Stanley uses many art techniques as lessons, such as realism, point of view, negative space, and perspective, among others, but the one that struck me the most was the one on the cover of the book–optical illusions or obstacles to seeing clearly. The illustration on the cover is the familiar vase/two profiles image. As the author points out, “in order to see one, you have to stop looking at the other” (p. 62). Sometimes we are so focused on our view of the situation that we can’t see the view God wants us to see. I love what she wrote next about this image: “When we come face-to-face with God, a cup is formed between us. Jesus Himself didn’t like what God placed in His cup–yet He trusted God’s ways. This was my cup. But it could only be borne by standing face-to-face with God” (p. 70). What a beautiful picture of our dependence on God to help us bear what He’s given us to handle. I won’t be able to look at that picture the same again.

When I started reading this book, I honestly didn’t think my prayer life needed a whole lot of work. I can now see how my relationship with God can be deepened in so many ways through different ways of talking to Him. This will only happen if I decide to break out of my prayer rut. I confess that although I read the book, I only tried one of the creative prayer ideas. There’s something in me that holds back from diving into new waters with God, even though I desire a fresh walk with Him. The prayers I’m praying might be a bit stale, but they’re mine, and they’re comfortable. I know He’s calling me to more, though, and I do plan to take the plunge. I hope you’ll do the same!

The Blythe Daniel Agency sent me a free copy of Praying Upside Down in exchange for my unbiased review, whether positive or negative. Although I will likely review for this agency in the future if they continue to give me the opportunity to do so, and if they have books of interest to me (like this one), many of my next book reviews will be of books I have purchased or borrowed on my own.
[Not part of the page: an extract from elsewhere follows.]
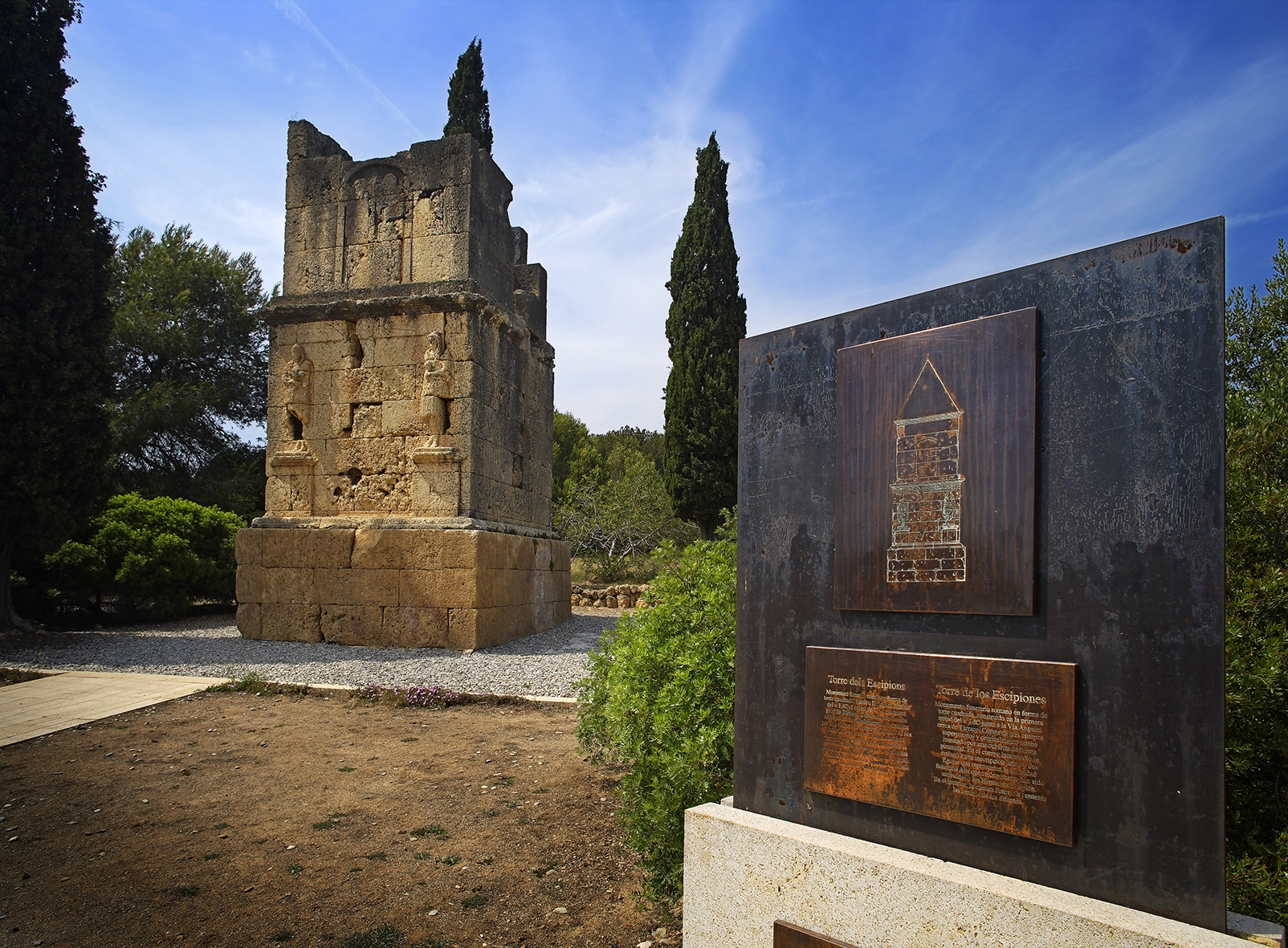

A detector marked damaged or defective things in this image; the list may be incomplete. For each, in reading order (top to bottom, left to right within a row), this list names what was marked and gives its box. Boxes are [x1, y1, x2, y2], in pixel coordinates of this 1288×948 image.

5 thoughts on “Praying Upside Down Book Review

  1. Heather, thanks so much for writing this! The best part, to me, is that you highlighted my absolute favorite passage about how, in order to bear the cup God has for us, we must first come face to face with Him. That was such a profound moment for me, and I love that it spoke to you, too. I hope you take that leap and try some new things—but even if you don’t, it’s ok! We each need to find our own way, and you have found something that is working for you, and that’s great :-). Thanks again!


    1. Kelly, I’m so excited you responded to my little review and glad to hear I wrote about your favorite part of your book. I felt it was the most profound part of the book–I had to put the book down and tell my husband about it as soon as I read it. What a picture God gave you! It made me think about how we need to STAY face to face with Him if we want to handle what God’s put in our cup. It’s pretty easy to spill it on our own.

      I really did enjoy reading your book–it was a pleasure to come back to whenever I had a chance to read. I bought a copy for my friend for her birthday because I think it will be a help to her, too.

      I am trying more prayer journaling so far as a result of your book (although I have to do it on the computer because I can’t hand write fast enough to keep up with my thoughts). I also modified one for a Bible study group I’m leading. I do plan to try some of the other suggestions, too!

      Thank you for writing the book!